> **AIM OF THE EXERCISE**
Rewrite the Stadia passage from "Games consoles are" up to and including "game works well.", putting "Platform certification" in place of "Platform validation".

Traditional video compression algorithms can take a long time to compress/decompress, because this doesn’t really matter for most types of video. However when it comes to games, and particularly decompressing on lower powered mobile devices, this performance really matters. VP9 can be noticeably faster to decompress, while maintaining a high video quality, and a low file size. All of this makes it better for bandwidth and latency.
The Stadia Controller
The last way that Stadia helps reduce latency is with the Stadia controller. As the controller connects to WiFi directly, input can be sent straight to the Stadia servers, instead of going over Bluetooth to your PC first. While Bluetooth itself may only add 2-4ms of latency, there’s also latency added by the PC in receiving the input and sending it to Stadia. Even 5ms of latency is worth optimising, so this is probably worthwhile.
There’s an added reliability aspect to using WiFi as well. Bluetooth is notorious for pairing issues, and has a relatively low range. Many players play on a Chromecast that is behind a TV, and maintaining a stable connection behind a large electrical device such as a TV can be hard to do reliably.
Is Stadia a console?
A question that comes up a lot is whether Stadia is a console, and there’s no simple answer.
Games consoles are just computers. They have a CPU, GPU, RAM, storage, an operating system, all the parts that make them a computer. Early consoles were a little different, but modern consoles are basically just small gaming PCs.
So what really makes a console a console? I think there are 2 things that define consoles:
- Special purpose gaming OS – you can only run games4.
- Platform validation to make sure the game works well.

Questions about scene geometry
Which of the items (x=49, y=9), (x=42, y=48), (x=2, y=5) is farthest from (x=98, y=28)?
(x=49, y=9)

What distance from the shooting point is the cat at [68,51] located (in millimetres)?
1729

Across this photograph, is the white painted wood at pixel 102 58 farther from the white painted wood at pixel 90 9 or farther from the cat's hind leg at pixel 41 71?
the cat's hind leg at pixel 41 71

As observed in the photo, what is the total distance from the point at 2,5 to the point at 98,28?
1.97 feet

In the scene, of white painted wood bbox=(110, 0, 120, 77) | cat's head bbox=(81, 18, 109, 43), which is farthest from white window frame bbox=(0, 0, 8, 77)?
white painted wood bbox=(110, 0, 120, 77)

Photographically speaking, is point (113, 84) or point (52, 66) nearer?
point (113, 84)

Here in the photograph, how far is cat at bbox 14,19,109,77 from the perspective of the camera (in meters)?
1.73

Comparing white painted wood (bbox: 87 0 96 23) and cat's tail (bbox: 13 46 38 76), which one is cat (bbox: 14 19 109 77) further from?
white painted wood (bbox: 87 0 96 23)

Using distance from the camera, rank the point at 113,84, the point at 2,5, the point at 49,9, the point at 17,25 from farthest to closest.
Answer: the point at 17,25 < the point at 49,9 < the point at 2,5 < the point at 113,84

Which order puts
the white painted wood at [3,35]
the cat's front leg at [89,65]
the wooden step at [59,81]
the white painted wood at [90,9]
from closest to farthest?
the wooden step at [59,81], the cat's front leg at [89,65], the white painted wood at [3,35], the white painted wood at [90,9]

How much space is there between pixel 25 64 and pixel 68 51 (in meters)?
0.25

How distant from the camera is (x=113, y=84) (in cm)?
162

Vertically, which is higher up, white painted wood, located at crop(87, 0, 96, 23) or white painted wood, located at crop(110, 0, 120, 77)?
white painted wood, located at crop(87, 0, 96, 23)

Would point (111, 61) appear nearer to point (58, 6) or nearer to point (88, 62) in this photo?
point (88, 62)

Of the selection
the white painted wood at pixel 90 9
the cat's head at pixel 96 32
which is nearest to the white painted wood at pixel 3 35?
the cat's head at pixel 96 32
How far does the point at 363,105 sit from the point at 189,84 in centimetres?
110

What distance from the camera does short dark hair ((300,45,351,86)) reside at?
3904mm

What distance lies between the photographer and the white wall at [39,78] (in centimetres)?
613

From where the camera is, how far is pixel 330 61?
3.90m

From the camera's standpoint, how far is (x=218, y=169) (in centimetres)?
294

> **ANSWER TO THIS EXERCISE**
Games consoles are just computers. They have a CPU, GPU, RAM, storage, an operating system, all the parts that make them a computer. Early consoles were a little different, but modern consoles are basically just small gaming PCs.
So what really makes a console a console? I think there are 2 things that define consoles:
- Special purpose gaming OS – you can only run games4.
- Platform certification to make sure the game works well.